Raw records
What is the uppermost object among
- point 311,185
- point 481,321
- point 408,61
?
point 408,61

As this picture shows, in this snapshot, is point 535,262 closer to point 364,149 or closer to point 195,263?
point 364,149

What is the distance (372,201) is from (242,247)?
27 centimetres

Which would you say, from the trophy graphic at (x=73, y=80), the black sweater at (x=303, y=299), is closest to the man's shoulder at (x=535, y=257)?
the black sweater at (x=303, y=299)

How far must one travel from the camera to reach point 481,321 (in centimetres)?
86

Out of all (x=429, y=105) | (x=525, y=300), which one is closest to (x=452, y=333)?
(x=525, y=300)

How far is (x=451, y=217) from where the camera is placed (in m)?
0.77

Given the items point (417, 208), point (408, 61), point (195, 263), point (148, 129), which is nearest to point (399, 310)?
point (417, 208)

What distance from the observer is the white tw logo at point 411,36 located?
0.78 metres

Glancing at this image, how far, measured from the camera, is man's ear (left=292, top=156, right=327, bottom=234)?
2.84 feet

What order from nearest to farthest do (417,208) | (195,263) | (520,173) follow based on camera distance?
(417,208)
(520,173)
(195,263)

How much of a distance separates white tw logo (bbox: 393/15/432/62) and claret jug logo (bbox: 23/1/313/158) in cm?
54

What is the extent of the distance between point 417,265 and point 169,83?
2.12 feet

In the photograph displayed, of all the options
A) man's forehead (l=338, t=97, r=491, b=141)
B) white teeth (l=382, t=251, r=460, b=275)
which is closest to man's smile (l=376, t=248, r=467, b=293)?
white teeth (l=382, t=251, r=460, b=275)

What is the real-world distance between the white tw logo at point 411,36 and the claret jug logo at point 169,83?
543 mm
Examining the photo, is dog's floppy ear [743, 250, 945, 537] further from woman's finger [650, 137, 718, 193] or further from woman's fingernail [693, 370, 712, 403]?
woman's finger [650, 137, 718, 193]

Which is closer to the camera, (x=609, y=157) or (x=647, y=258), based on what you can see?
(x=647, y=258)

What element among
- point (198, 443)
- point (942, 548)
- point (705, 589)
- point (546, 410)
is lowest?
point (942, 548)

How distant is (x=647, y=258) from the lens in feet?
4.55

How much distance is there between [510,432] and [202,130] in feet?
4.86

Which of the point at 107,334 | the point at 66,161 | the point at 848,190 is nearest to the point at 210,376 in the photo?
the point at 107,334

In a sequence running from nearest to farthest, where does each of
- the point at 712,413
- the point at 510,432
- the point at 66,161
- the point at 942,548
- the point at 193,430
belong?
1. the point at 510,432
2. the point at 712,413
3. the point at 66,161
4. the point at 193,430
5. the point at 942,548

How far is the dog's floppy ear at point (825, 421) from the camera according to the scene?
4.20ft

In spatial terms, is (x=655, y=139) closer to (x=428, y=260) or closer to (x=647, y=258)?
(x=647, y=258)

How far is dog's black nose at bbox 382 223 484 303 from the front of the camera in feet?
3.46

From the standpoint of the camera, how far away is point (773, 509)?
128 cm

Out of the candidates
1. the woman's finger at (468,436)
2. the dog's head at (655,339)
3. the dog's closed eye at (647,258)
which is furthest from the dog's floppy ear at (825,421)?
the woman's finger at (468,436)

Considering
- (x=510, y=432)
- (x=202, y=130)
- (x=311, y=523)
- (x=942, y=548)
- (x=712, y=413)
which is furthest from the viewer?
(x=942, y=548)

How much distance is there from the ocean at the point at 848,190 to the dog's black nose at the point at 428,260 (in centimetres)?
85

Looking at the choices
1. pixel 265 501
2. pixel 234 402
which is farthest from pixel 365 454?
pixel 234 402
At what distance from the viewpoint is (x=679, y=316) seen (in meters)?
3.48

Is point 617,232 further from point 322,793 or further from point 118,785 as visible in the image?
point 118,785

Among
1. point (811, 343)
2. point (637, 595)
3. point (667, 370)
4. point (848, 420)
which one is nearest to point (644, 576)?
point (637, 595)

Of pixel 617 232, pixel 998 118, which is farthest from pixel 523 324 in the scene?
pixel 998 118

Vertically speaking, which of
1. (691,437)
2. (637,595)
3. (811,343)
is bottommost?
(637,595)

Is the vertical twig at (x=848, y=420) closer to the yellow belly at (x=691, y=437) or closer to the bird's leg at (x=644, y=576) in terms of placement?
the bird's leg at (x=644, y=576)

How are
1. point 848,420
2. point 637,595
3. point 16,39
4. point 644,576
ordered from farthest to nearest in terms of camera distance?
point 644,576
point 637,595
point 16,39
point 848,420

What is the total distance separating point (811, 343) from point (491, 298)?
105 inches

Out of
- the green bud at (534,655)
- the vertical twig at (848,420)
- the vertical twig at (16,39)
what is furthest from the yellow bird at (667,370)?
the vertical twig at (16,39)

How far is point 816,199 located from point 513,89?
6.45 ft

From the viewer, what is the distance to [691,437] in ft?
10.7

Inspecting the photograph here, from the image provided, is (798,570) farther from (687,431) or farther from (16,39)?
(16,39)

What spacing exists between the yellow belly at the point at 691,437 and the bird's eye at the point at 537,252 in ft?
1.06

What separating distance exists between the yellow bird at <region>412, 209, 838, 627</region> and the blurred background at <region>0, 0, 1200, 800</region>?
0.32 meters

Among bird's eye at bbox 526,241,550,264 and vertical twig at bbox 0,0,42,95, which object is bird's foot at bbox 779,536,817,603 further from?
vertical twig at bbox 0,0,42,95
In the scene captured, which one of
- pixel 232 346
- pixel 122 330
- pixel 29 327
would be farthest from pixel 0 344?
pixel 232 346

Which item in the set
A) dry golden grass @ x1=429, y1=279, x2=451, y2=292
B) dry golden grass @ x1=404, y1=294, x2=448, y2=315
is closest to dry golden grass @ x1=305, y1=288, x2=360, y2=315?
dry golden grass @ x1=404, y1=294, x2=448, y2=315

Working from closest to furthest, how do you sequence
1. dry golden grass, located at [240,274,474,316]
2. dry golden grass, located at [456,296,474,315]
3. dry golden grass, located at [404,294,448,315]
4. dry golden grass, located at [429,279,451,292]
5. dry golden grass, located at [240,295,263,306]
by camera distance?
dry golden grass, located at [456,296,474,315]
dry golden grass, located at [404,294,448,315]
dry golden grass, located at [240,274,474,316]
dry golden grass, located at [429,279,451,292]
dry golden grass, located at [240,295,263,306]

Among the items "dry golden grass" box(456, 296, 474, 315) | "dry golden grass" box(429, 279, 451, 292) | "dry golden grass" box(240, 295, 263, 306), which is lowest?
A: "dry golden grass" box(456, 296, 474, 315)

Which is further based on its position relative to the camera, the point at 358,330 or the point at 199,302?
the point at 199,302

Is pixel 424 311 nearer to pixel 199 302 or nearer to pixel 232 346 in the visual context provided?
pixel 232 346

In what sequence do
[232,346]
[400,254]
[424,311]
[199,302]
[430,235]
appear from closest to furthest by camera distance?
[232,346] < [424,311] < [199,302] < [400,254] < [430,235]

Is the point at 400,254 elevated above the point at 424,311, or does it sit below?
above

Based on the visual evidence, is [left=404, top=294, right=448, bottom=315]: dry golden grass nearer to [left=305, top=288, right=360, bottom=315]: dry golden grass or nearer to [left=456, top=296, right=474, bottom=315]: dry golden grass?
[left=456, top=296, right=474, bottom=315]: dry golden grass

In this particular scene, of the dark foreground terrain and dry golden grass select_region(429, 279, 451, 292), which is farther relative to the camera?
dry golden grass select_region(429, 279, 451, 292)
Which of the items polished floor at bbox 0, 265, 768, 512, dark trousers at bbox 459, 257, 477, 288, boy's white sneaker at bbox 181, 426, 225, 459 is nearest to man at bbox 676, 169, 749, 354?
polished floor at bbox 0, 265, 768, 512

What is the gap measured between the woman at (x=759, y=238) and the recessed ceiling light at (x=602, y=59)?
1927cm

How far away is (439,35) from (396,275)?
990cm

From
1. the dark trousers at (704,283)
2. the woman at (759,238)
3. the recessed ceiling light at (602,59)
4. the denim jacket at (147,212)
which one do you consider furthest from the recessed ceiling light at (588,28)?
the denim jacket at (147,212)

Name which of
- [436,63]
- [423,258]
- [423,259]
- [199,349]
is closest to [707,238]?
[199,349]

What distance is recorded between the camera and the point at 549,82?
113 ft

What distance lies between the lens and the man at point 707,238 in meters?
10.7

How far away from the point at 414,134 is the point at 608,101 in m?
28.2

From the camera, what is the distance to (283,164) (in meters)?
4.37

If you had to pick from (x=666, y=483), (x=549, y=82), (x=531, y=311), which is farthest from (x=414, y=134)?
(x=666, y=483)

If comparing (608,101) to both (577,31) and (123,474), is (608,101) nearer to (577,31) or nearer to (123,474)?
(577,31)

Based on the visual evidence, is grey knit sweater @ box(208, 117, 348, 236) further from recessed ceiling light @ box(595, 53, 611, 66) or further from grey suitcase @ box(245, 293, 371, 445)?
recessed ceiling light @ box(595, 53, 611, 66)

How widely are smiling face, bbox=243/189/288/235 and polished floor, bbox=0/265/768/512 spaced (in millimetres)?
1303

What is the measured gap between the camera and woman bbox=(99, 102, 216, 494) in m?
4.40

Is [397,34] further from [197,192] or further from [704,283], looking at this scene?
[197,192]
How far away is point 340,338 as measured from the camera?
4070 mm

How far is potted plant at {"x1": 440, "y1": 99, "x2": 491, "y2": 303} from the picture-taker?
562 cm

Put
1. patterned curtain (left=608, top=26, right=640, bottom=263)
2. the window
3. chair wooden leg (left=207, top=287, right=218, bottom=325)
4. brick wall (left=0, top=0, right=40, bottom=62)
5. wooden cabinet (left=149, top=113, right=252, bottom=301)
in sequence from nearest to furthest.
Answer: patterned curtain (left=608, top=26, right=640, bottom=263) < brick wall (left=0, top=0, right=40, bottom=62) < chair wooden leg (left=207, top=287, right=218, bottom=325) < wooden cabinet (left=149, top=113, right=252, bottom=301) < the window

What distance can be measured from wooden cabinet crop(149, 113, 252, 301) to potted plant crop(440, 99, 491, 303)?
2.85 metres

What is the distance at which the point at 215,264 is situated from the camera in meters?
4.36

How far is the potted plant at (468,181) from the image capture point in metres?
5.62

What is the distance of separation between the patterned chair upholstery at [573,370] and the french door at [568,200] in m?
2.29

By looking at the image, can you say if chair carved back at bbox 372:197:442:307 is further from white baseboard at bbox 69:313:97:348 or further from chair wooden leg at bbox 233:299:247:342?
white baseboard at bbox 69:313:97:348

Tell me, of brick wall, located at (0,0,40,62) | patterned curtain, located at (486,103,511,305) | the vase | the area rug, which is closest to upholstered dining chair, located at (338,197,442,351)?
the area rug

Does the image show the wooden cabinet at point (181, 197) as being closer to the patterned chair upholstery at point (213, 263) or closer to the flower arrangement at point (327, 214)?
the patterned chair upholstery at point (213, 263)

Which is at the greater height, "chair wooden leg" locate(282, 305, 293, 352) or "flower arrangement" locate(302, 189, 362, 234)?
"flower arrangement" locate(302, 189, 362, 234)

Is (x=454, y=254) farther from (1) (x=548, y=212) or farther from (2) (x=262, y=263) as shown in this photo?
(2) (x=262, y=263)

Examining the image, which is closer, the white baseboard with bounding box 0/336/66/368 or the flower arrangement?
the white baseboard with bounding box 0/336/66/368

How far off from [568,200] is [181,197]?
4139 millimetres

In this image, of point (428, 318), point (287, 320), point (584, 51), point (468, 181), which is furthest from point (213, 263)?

REQUIRED WORK ->
Leave out every line before the one containing "Is (x=454, y=254)"; set down that line and all remaining lines of the material exactly.

ANSWER TO THIS TASK ->
Is (x=454, y=254) farther from (1) (x=548, y=212) or farther from (2) (x=262, y=263) as shown in this photo?
(2) (x=262, y=263)

Examining the image, which is closer, the white baseboard with bounding box 0/336/66/368 or the flower arrangement?
the white baseboard with bounding box 0/336/66/368

How far off from [568,200] is [181,197]?
4139 millimetres

In this image, of point (428, 318), point (287, 320), point (584, 51), point (468, 181), which is furthest from point (213, 263)?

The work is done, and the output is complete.